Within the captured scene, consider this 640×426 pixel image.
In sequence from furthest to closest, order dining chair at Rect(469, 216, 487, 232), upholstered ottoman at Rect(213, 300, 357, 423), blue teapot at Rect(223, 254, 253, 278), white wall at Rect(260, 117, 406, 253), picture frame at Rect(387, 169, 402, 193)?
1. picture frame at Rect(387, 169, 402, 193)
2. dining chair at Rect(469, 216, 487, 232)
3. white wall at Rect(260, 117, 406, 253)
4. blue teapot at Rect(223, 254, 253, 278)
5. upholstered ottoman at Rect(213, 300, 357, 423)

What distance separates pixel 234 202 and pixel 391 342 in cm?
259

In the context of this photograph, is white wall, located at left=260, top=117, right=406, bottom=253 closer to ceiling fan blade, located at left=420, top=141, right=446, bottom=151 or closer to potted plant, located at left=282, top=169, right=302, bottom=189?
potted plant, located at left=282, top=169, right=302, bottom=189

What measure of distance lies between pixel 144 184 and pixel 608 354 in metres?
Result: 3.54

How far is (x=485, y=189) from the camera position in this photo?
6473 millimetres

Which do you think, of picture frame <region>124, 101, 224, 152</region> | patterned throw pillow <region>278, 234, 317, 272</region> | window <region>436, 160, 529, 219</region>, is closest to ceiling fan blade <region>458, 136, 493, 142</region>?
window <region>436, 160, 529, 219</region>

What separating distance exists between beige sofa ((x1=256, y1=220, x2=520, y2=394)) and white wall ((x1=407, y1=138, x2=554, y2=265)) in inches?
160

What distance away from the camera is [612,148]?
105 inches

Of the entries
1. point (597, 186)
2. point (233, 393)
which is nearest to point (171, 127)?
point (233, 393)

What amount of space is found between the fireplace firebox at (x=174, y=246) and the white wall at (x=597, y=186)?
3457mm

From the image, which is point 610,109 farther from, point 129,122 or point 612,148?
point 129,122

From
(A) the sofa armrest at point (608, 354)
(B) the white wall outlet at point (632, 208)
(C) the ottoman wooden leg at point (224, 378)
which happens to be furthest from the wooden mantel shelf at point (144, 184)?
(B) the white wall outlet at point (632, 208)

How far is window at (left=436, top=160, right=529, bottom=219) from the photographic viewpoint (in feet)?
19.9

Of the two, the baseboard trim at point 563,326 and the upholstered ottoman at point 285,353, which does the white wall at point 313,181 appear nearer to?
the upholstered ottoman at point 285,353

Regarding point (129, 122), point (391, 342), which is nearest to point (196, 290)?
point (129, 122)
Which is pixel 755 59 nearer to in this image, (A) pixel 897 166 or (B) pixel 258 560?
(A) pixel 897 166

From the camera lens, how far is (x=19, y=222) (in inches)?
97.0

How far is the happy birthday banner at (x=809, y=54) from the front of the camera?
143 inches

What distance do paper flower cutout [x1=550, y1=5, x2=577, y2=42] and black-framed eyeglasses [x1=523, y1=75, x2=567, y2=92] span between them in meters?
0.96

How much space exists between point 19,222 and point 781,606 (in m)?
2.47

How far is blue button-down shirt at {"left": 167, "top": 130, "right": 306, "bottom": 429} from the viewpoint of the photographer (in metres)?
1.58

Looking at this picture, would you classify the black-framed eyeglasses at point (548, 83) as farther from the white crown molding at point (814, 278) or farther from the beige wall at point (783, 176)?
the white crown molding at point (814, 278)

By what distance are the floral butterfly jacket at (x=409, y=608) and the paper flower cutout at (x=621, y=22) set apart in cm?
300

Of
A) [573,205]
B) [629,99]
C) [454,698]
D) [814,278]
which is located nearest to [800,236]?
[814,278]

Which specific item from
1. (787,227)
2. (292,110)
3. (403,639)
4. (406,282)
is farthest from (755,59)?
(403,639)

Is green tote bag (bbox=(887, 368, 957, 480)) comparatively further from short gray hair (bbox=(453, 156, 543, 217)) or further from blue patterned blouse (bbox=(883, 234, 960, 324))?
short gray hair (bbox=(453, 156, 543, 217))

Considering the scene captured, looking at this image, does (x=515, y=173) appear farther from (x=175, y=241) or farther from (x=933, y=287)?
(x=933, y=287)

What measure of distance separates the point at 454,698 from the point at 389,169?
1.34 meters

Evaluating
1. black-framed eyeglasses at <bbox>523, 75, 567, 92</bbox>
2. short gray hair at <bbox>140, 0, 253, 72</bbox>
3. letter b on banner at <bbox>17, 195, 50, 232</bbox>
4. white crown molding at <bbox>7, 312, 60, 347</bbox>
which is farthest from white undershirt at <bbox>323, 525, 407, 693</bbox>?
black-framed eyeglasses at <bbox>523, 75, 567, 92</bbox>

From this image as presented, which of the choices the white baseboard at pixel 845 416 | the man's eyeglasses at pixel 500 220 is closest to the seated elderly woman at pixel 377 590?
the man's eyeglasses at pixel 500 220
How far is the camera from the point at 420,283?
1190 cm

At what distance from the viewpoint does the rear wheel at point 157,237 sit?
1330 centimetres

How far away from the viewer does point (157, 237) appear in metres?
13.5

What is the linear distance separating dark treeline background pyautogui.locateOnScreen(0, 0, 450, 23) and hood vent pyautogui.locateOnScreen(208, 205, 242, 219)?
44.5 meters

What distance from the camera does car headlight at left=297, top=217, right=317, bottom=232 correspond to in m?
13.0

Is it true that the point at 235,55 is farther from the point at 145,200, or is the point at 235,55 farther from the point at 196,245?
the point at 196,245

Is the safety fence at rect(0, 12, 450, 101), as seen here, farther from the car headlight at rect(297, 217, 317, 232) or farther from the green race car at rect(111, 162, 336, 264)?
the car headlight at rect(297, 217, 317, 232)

--------------------------------------------------

What to do: Lay out the records in the stretch from the line containing "In the context" through the line containing "6473 millimetres" as a two-column CSV with the header record,answer. Give one row per record, with the record's text under record and its answer under answer, each in one quoted field with line breaks turned into spaces.

Solution for this exercise:
record,answer
"In the context of this photograph, is white wall, located at left=260, top=117, right=406, bottom=253 closer to ceiling fan blade, located at left=420, top=141, right=446, bottom=151 or closer to potted plant, located at left=282, top=169, right=302, bottom=189?","potted plant, located at left=282, top=169, right=302, bottom=189"
"What measure of distance lies between pixel 144 184 and pixel 608 354 in metres?","Result: 3.54"
"How far is (x=485, y=189) from the camera position in this photo?","6473 millimetres"